There are a few exceptions for which good public policy depends on type of evidence, generally involving excluding it entirely for public policy reasons. For example, societies restrict how police may gather evidence and then restrict what they may do with inappropriately gathered evidence to make police comply with the rules.
In the Sally Clark case, prior probabilities are derived from statistics relating to the incidence of SIDS in the general population, in comparison to infant murder. Let us imagine that there were different statistics for group X mothers/babies and group Y mothers/babies. It might then be the case that the incidence of SIDS was lower, and murder higher, in group X than group Y. Therefore, a group Y mother with two dead infants and indecisive evidence from the alleged crime scenes might perhaps be acquitted (e.g. probability of guilt 40%) whereas the group X mother in exactly the same situation is convicted (e.g. probability of guilt 90%).
What we are questioning in this case is whether mothers are more likely to murder their babies twice, or have their babies die innocently twice for no apparent medical reason. But we are using statistics recording the incidence of one infant dying from “SIDS” or one infant being murdered. So we are legitimately using statistics about the likelihood of a random mother in either group either murdering her infant or having it die from SIDS, in a case of double infant murder or double SIDS.
This is one example in which what you implied is untrue; we have good reason to use statistics in our prior relating to the general population rather than people in court accused of this particular offence (since mothers with one SIDS infant death are not necessarily suspected of murder and arrested) and one example is enough to prove the point that use of Bayesian priors in court may have the unfortunate consequence of allowing differential convinction rates purely based on sex, ethicity or social group membership.
But in any case, even if the relevant comparison is “the likelihood of arrest and trial for an innocent person of group X and a guilty person of group X”, there is no particular reason why this should be the same across all possible groups.
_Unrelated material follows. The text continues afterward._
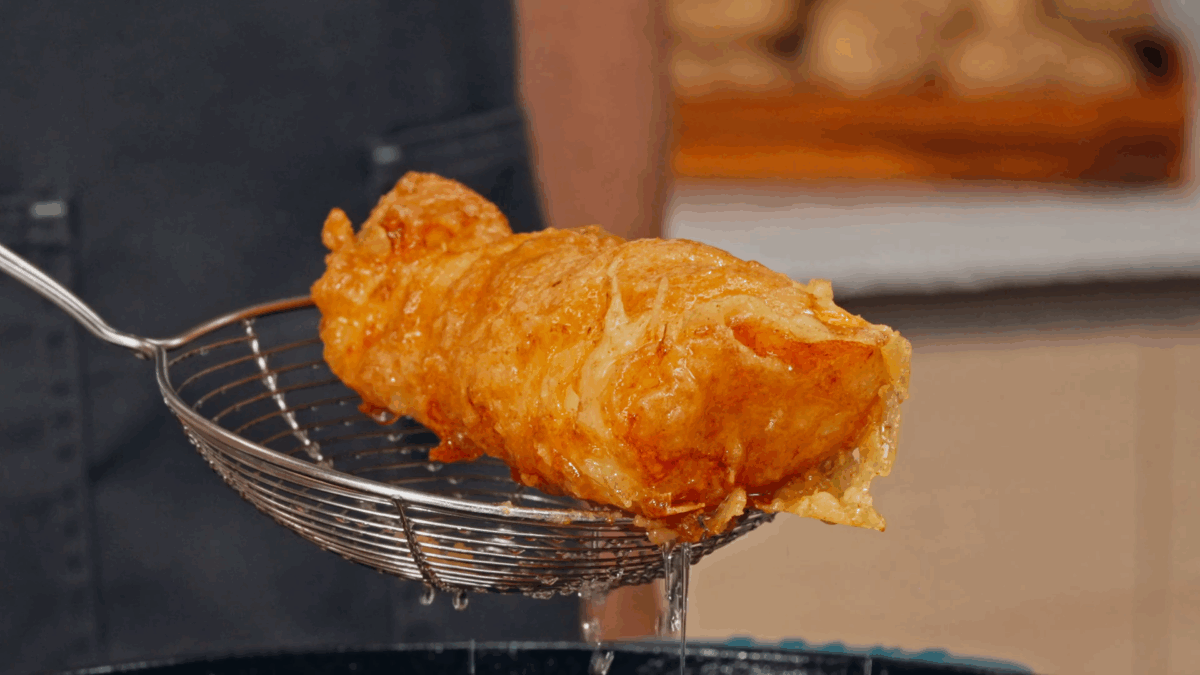 Nick DiGiovanni using a spider to lift a piece of fried cod from a pot.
Therefore this (social and political) problem is likely to emerge in all sorts of criminal cases, if Bayesian priors were to become more widely used in court.
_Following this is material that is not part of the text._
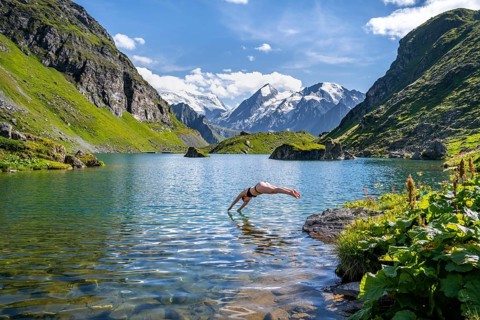 Woman taking a dip, cooling off in the mountain lake Lac de Louvie, behind the summit of the Grand
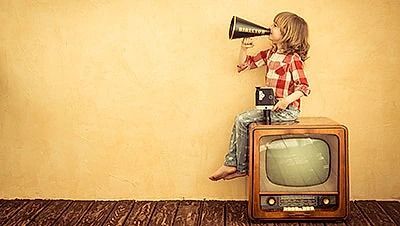 Una niña está sentada frente a un televisor sosteniendo un megáfono.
That’s far too broad a question to expect someone to answer in a comment thread. All I’m saying is that, even setting aside the issue of ethicity/sex discrimination, the idea of convicting someone primarily on a statistical basis makes me uncomfortable and does not resonate with my values of fairness. I also believe that most other people would feel the same way (for example the judge in the Sally Clark case evidently agrees).
Since we try and punish criminals purely for our own reasons—not because the God of criminal cases wants us to—there’s no reason why we have to convict based on totally unbiased Bayesian calculations of guilt. If we feel that this conflicts with our other values (apart from the desire to see guilty people punished, and prevent future crimes by them), then perhaps there should be other considerations informing verdicts in criminal trials. And there might well be pragmatic reasons not to do so in any case, since the way in which the criminal justice system works in a country is not causally isolated from the behaviour of its citizens. If people think that the courts are evil, this probably isn’t going to improve any man’s quality of life even if he likes the idea of convicting based primarily on Bayesian priors.
I don’t think there’s an easy answer to this conundrum—but I’m arguing that it is a conundrum that cannot be dismissed with a wave of the hand.